Set every entry down again, unchanged, picture-free.

▶

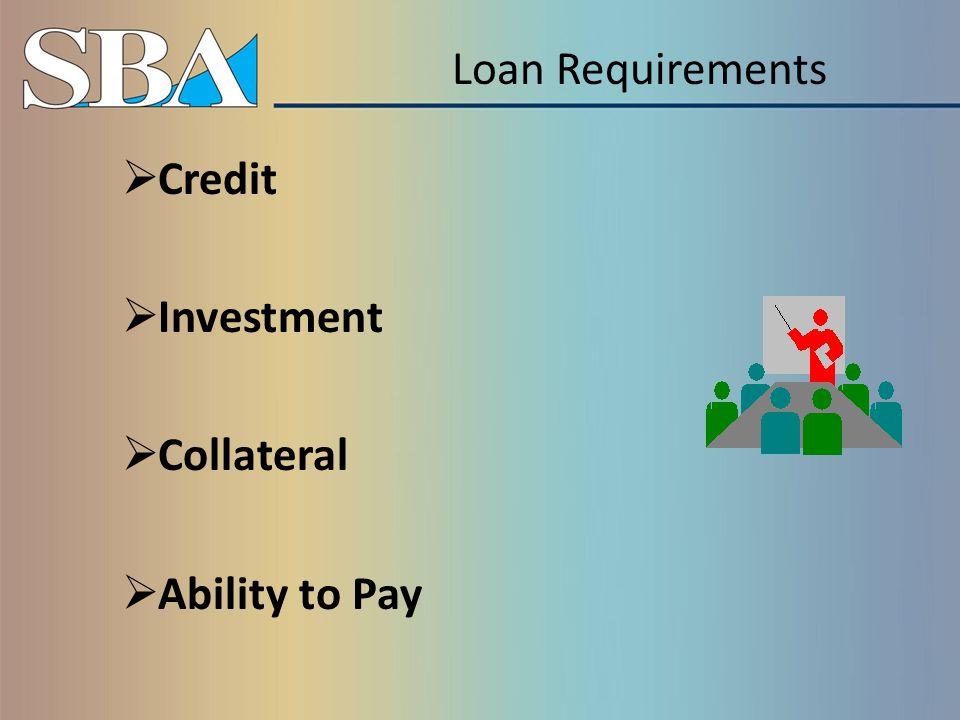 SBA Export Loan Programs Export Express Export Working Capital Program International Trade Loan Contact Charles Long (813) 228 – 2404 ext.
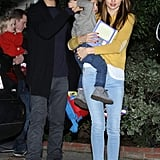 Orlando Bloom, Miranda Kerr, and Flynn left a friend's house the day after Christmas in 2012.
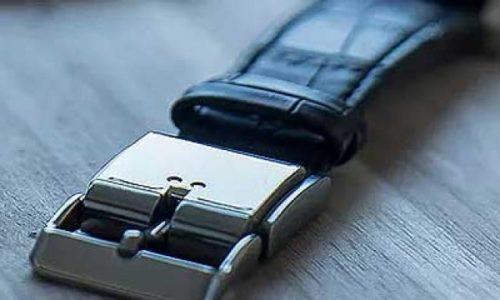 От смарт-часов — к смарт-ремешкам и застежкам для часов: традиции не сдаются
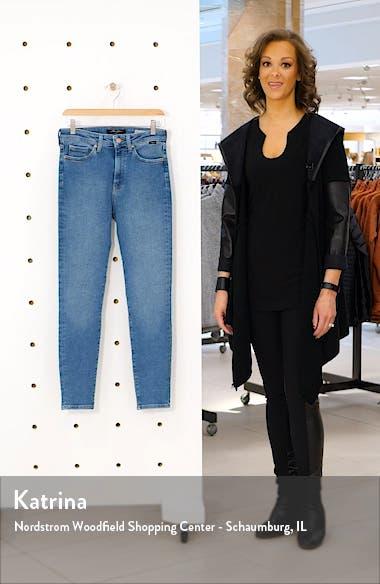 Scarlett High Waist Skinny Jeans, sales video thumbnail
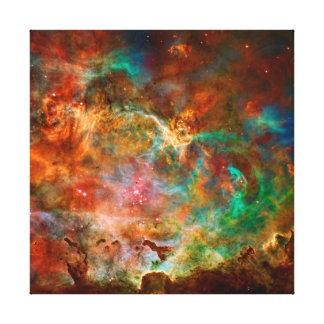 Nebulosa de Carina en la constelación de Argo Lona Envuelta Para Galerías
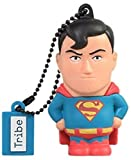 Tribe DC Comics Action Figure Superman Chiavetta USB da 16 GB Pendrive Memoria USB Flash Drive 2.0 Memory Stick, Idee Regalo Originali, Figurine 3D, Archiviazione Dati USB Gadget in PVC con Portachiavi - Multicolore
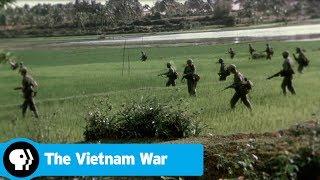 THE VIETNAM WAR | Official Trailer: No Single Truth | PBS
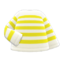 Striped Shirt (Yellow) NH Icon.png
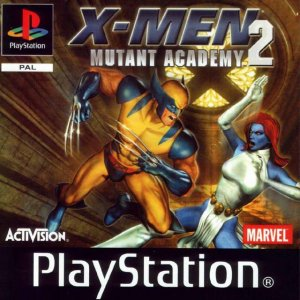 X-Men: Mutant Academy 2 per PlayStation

◀

Expected answer:
 SBA Export Loan Programs Export Express Export Working Capital Program International Trade Loan Contact Charles Long (813) 228 – 2404 ext.
 Orlando Bloom, Miranda Kerr, and Flynn left a friend's house the day after Christmas in 2012.
 От смарт-часов — к смарт-ремешкам и застежкам для часов: традиции не сдаются
 Scarlett High Waist Skinny Jeans, sales video thumbnail
 Nebulosa de Carina en la constelación de Argo Lona Envuelta Para Galerías
 Tribe DC Comics Action Figure Superman Chiavetta USB da 16 GB Pendrive Memoria USB Flash Drive 2.0 Memory Stick, Idee Regalo Originali, Figurine 3D, Archiviazione Dati USB Gadget in PVC con Portachiavi - Multicolore
 THE VIETNAM WAR | Official Trailer: No Single Truth | PBS
 Striped Shirt (Yellow) NH Icon.png
 X-Men: Mutant Academy 2 per PlayStation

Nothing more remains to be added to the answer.